Tuning Out the Noise

While some generative AI models, like ChatGPT, work by anticipating the next word or element in a sequence, “diffusion” models start with random “noise” and repeatedly refine it into a coherent output. This idea is behind tools like DALL·E and Stable Diffusion.

AMP-Diffusion operates similarly, except it refines amino acid sequences instead of "denoising" pixels.

“It’s almost like adjusting the radio. You start with static, and then eventually the melody emerges,” said de la Fuente.

At least two other research teams have used diffusion models to create antimicrobial peptides, but AMP-Diffusion takes a unique method.

Instead of initially building its own protein "latent space" — an internal map of how proteins are formed — AMP-Diffusion relies on Meta's ESM-2, a widely used protein language model based on hundreds of millions of real protein sequences.

Since ESM-2 already has a detailed "mental map" of how genuine proteins go together, AMP-Diffusion does not need to re-learn fundamental biology. This implies it can create candidate AMPs faster, and its outputs are more likely to follow the complicated patterns that peptides use.

Chatterjee’s team also created AMP-Diffusion to consult ESM-2's built-in guidelines when “denoising,” thereby providing the new tool a coach to keep it anchored in biological reality.

“Instead of teaching the model the ABCs of biology, we started with a fluent speaker, that shortcut lets us focus on designing peptides with a real shot at becoming drugs,” said Chatterjee.

From 50,000 Designs to Two in vivo Winners

Using AMP-Diffusion, the researchers synthesized amino acid sequences for over 50,000 candidates.

“That’s far more candidate drugs than we could ever test. So we used AI to filter the results,” stated de la Fuente.

APEX 1.1, an AI tool built by de la Fuente's group, was fine-tuned by searching for antibiotic possibilities ranging from ancient microbial proteins to Neanderthal proteins. It graded the prospective AMPs based on a variety of parameters. These included estimating which sequences would be effective bacteria-killers, removing peptides that were too close to known AMPs, and ensuring that the remaining candidates spanned a wide variety of sequence types.

After developing the 46 most promising possibilities, the de la Fuente lab evaluated them in human cells and animal models. Two AMPs treated skin infections in mice with the same efficacy as levofloxacin and polymyxin B, FDA-approved medications used to treat antibiotic-resistant bacteria, and had no side effects.

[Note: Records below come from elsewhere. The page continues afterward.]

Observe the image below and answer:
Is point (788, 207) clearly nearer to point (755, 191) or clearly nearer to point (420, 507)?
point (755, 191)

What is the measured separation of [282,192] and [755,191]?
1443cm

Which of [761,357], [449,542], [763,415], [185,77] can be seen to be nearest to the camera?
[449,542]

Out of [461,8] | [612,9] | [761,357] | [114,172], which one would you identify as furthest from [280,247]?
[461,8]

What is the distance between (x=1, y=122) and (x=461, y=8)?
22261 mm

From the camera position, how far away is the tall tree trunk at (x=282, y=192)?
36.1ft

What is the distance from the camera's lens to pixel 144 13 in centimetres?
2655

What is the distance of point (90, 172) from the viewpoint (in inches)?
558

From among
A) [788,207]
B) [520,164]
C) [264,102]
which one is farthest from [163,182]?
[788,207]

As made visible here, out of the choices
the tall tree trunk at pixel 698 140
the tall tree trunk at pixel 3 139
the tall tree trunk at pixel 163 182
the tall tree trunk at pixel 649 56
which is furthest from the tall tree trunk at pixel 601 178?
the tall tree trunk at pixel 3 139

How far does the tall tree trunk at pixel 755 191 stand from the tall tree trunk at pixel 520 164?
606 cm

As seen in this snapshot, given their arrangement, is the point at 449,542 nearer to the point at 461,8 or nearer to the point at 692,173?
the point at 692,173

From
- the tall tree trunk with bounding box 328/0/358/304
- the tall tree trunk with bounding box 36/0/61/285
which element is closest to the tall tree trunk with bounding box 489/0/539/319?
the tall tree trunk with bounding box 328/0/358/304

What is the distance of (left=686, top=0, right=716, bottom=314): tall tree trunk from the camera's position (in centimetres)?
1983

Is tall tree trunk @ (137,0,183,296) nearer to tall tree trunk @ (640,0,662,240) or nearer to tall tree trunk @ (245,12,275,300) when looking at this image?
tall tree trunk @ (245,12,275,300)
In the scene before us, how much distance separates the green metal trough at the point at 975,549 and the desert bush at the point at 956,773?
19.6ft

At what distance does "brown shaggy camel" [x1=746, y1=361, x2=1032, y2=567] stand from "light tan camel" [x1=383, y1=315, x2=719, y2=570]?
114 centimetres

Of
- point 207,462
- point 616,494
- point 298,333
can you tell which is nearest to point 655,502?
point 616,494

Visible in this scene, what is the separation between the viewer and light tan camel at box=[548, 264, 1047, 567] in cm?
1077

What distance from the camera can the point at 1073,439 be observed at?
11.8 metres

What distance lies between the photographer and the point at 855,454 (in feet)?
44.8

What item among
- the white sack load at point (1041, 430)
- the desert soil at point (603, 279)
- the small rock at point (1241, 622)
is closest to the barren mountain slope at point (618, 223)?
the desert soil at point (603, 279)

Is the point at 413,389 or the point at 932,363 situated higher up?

“It’s exciting to see that our AI-generated molecules actually worked. This shows that generative AI can help combat antibiotic resistance,” added Chatterjee.

Next Steps for AI-Generated Antibiotics

In the future, the researchers intend to improve AMP-Diffusion, allowing it to optimize for a more precise purpose, such as treating a particular type of bacterial infection.

“We have shown the model works, and now if we can steer it to enhance beneficial drug-like properties, we can make ready-to-go therapeutics,” noted Chatterjee.

The researchers' latest study is proof of principle: generative AI can go beyond mining what evolution has previously built and develop new drugs.

“Ultimately, our goal is to compress the antibiotic discovery timeline from years to days,” concluded de la Fuente.